**** 課題文 ****

上記送信機10との通信の過程で、処理ユニット21は、送信機10との接続が切断されたことを確認すると(S86:図15における手順(5)参照)、終了条件が満足されているか否かを判定する(S87)。一方、前記電波強度Sが前記閾値(−40dB)に達していないと(S83でNO)、処理ユニット21は、送信機10との通信を開始することなく、即ち、ブルートゥースLEの規定に基づいた通信手順に従った送信機10との通信処理を行わないことを決めて、終了条件が満足されているか否かを判定する(S89)。
以後、終了条件が満足されていない場合(S87でNO)、処理ユニット21は、ブルートゥースLEの規定に基づいた通信手順に従って送信機10から放送される所定情報ADV_INDがBT通信ユニット23にて受信される(S71でYES)毎に、同様の処理(S72〜S79)を実行する。
上述した無線通信システムによれば、前述した例と同様に、NFC(Near Field Communication)を模したユーザインタフェースを実現することができ、携帯端末20を送信機10に近接させたときに、携帯端末20と送信機10はよりセキュアな1対1の通信を行うことができる。
更に、携帯端末20の姿勢に基づいて、送信機10から放送される所定情報ADV_INDを受信した際に実行すべき処理を制御することができる。この場合、前記所定情報ADV_INDは、例えば、図16Aに示すフォーマットで図16Bに示す内容の情報を含む。即ち、前述した例(図3A及び図3B参照)と同様に1バイト目がデータサイズを表す情報(値)を、2バイト目がデータタイプを表す情報(値)を、3バイト目〜5バイト目が送信機10を特定するID番号(値)を、それぞれ表す。更に、6バイト目がX軸方向の加速度の基準についての情報(値)を、7バイト目がY軸方向の加速度の基準についての情報(値)を、8バイト目がZ軸方向の加速度の基準についての情報(値)を、それぞれ表す。前記X軸方向、Y軸方向及びZ軸方向の加速度の基準によって、携帯端末20の姿勢についての条件、例えば、Z軸方向に重力1Gがかかっている水平姿勢が表される。
携帯端末20の処理ユニット21は、例えば、図17に示す手順(アプリケーションプログラム)に従って処理を実行する。
図17において、処理ユニット21は、ブルートゥースLEの規定に基づいた通信手順に従って送信機10から放送されるADV_IND(図16A、図16B参照)がBT通信ユニットにて正常に受信されるか否かを繰り返し判定している(S91)。その過程で、BT通信ユニット23によって前記ADV_INDが正常に受信されたと判定すると(S91でYES)、処理ユニット21は、当該ADV_INDの解析が既に終了しているか否かを判定し(S92)、その解析がまだ終了していなければ(S92でNO)、処理ユニット21は、受信したADV_INDを解析して、携帯端末20の姿勢条件を表す三軸方向(X軸方向、Y軸方向、Z軸方向)の加速度基準値を取得する(S93)。この三軸方向の加速度基準値(姿勢条件)は、記憶部26に格納される。

****

上の課題文にある次の一文を英語に訳してください。「携帯端末20の処理ユニット21は、例えば、図17に示す手順(アプリケーションプログラム)に従って処理を実行する。」

**** 表示情報 ****

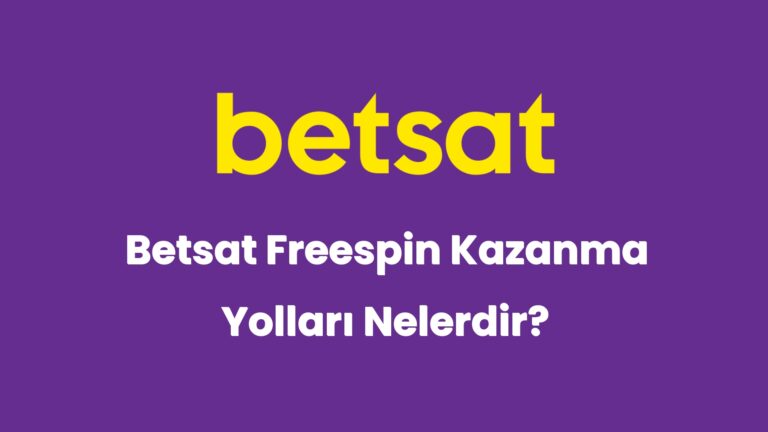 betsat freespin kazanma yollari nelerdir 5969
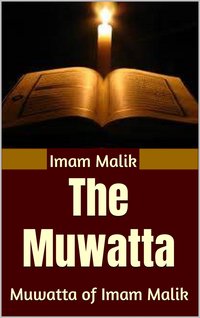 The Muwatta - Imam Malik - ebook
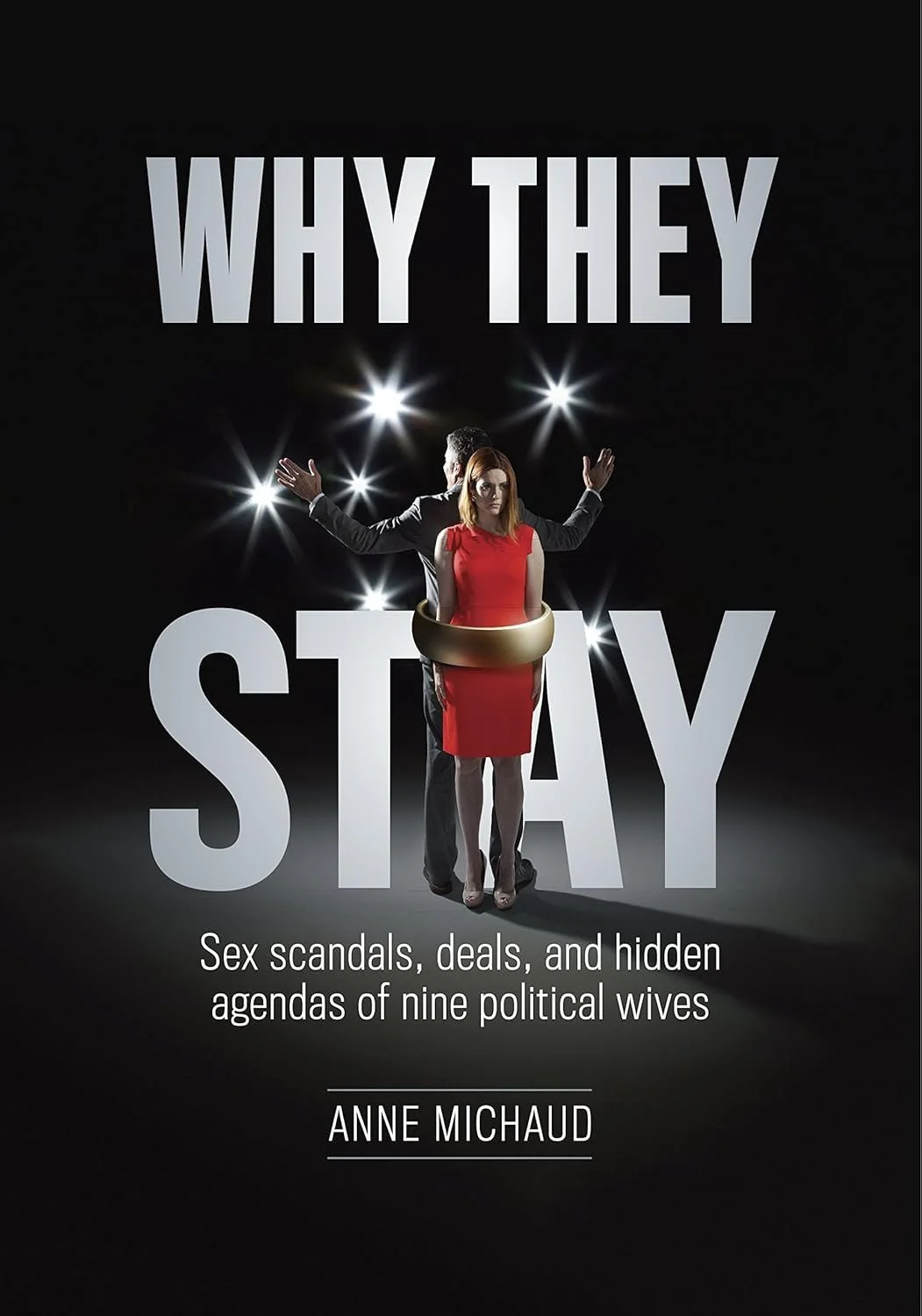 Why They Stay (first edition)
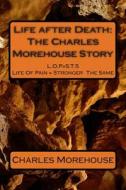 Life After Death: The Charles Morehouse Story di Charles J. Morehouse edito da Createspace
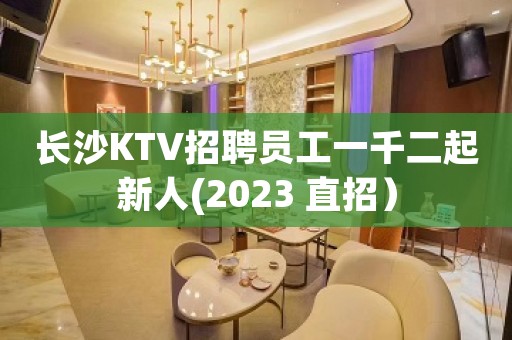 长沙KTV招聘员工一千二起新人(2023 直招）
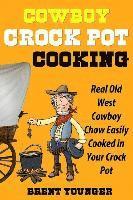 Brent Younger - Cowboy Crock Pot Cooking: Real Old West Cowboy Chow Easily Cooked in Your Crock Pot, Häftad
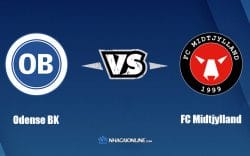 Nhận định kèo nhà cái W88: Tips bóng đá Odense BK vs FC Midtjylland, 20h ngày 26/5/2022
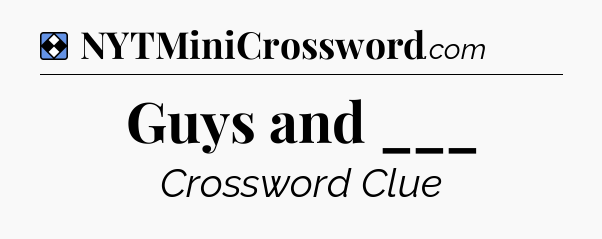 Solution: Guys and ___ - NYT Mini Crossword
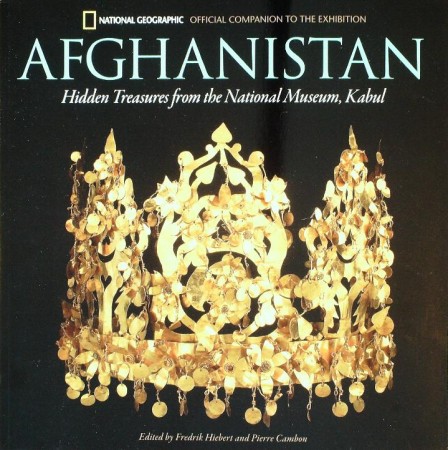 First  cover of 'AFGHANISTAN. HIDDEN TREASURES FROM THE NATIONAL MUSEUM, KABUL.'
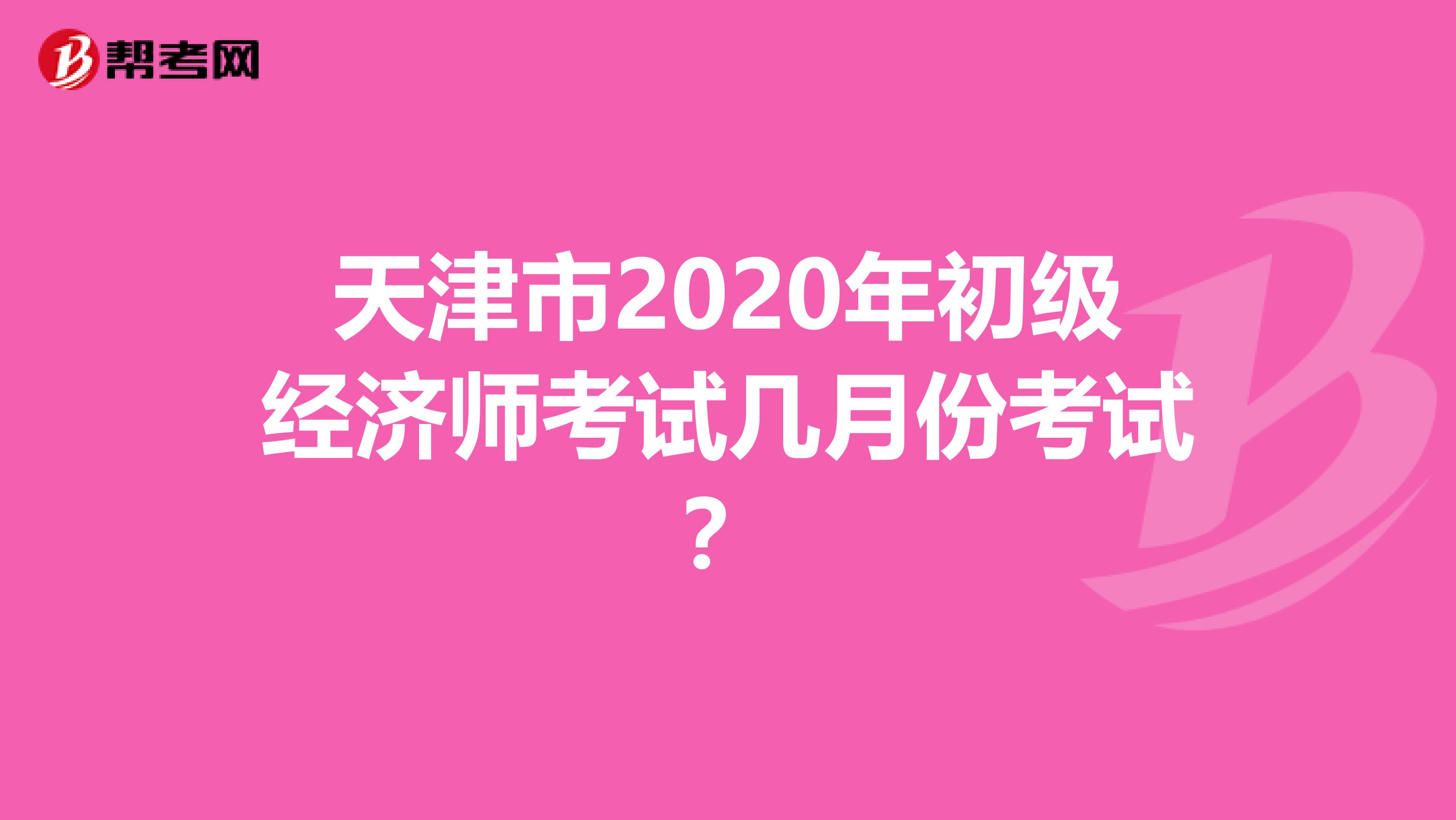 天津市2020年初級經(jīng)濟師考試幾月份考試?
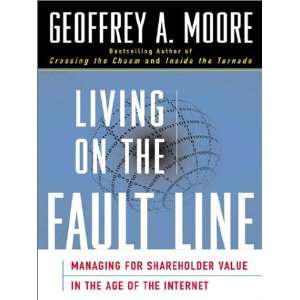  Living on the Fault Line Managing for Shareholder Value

****

**解答**
The processing unit 21 of the mobile terminal 20 executes processing according to, for example, the procedure (application program) shown in FIG. 17.